* Begin Supplied information *
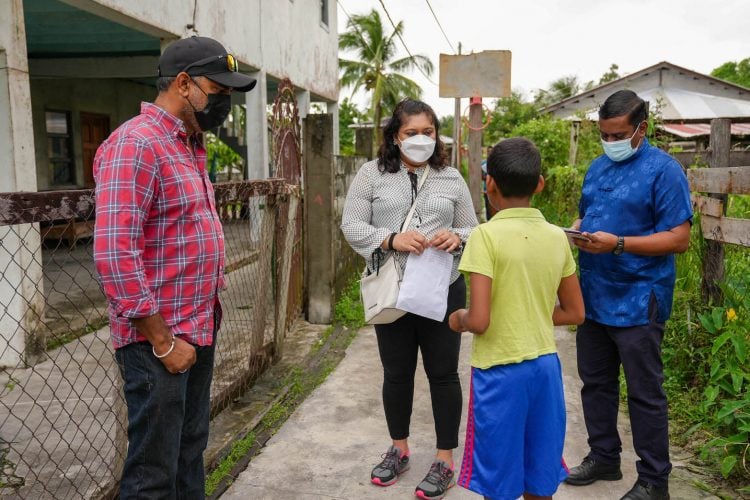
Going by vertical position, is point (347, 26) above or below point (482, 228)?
above

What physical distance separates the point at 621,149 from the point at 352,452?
2.08m

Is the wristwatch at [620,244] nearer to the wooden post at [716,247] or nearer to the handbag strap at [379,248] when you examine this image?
the handbag strap at [379,248]

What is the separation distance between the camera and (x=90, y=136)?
42.2 feet

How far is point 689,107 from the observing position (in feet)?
60.0

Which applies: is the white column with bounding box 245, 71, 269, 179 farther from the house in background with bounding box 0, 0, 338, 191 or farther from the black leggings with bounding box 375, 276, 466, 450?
the black leggings with bounding box 375, 276, 466, 450

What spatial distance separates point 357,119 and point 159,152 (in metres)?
25.9

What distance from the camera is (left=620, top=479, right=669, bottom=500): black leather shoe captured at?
2.71 metres

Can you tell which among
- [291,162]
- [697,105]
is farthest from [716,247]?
[697,105]

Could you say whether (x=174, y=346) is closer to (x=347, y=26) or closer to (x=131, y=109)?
(x=131, y=109)

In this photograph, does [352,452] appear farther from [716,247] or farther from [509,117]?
[509,117]

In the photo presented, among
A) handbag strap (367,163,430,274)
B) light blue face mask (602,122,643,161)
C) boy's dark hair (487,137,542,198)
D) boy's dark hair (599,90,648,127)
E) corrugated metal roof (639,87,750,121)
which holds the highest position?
corrugated metal roof (639,87,750,121)

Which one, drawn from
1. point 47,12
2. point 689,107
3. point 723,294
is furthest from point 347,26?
point 723,294

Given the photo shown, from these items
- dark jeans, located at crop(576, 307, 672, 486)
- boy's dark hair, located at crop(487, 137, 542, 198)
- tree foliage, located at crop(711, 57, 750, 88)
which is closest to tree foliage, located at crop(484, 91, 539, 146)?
tree foliage, located at crop(711, 57, 750, 88)

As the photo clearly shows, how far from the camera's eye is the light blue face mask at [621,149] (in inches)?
106
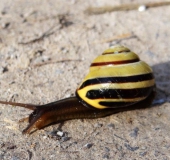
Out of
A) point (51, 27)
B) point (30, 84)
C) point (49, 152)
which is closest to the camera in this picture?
point (49, 152)

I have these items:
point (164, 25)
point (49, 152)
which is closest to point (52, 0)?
point (164, 25)

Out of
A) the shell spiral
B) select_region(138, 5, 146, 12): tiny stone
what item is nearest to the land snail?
the shell spiral

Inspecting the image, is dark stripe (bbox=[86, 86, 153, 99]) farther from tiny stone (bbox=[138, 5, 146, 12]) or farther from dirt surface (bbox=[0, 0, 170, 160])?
tiny stone (bbox=[138, 5, 146, 12])

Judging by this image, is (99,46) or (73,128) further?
(99,46)

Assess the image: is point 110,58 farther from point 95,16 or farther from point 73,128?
point 95,16

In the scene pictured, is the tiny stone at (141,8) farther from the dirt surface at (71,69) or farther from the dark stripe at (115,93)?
the dark stripe at (115,93)

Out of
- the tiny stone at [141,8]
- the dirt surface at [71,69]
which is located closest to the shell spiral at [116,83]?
the dirt surface at [71,69]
* End Supplied information *
Can you quote everything from the row containing "In this photograph, does" down through the final row, inclusive, leaving out the pictures?

In this photograph, does [352,452] appear farther from [716,247] or farther from [509,117]?
[509,117]

In the photo presented, among
A) handbag strap (367,163,430,274)
B) light blue face mask (602,122,643,161)
C) boy's dark hair (487,137,542,198)
D) boy's dark hair (599,90,648,127)
E) corrugated metal roof (639,87,750,121)
which holds the highest position?
corrugated metal roof (639,87,750,121)

Which one, drawn from
1. point 47,12
2. point 689,107
3. point 723,294
is furthest from point 347,26?
point 723,294

Given the photo shown, from these items
- dark jeans, located at crop(576, 307, 672, 486)
- boy's dark hair, located at crop(487, 137, 542, 198)
- tree foliage, located at crop(711, 57, 750, 88)
which is closest to tree foliage, located at crop(484, 91, 539, 146)?
tree foliage, located at crop(711, 57, 750, 88)

As the photo clearly shows, how far from the camera's eye is the light blue face mask at [621,149] (in inches)?
106
Out of
A) point (51, 27)
B) point (30, 84)
C) point (49, 152)
which is closest to the camera in this picture?
point (49, 152)

I have these items:
point (164, 25)
point (49, 152)
which is closest to point (52, 0)?
point (164, 25)

Out of
A) the shell spiral
B) select_region(138, 5, 146, 12): tiny stone
what item is nearest to the land snail?
the shell spiral

Inspecting the image, is dark stripe (bbox=[86, 86, 153, 99]) farther from tiny stone (bbox=[138, 5, 146, 12]) or farther from dirt surface (bbox=[0, 0, 170, 160])?
tiny stone (bbox=[138, 5, 146, 12])

Judging by this image, is (99,46) or (73,128) further?
(99,46)

Assess the image: is point 110,58 farther from point 95,16 or farther from point 73,128?
point 95,16

In the scene pictured, is the tiny stone at (141,8) farther from the dirt surface at (71,69) or farther from the dark stripe at (115,93)?
the dark stripe at (115,93)

Out of
- the tiny stone at [141,8]
- the dirt surface at [71,69]
which is located closest to the shell spiral at [116,83]?
the dirt surface at [71,69]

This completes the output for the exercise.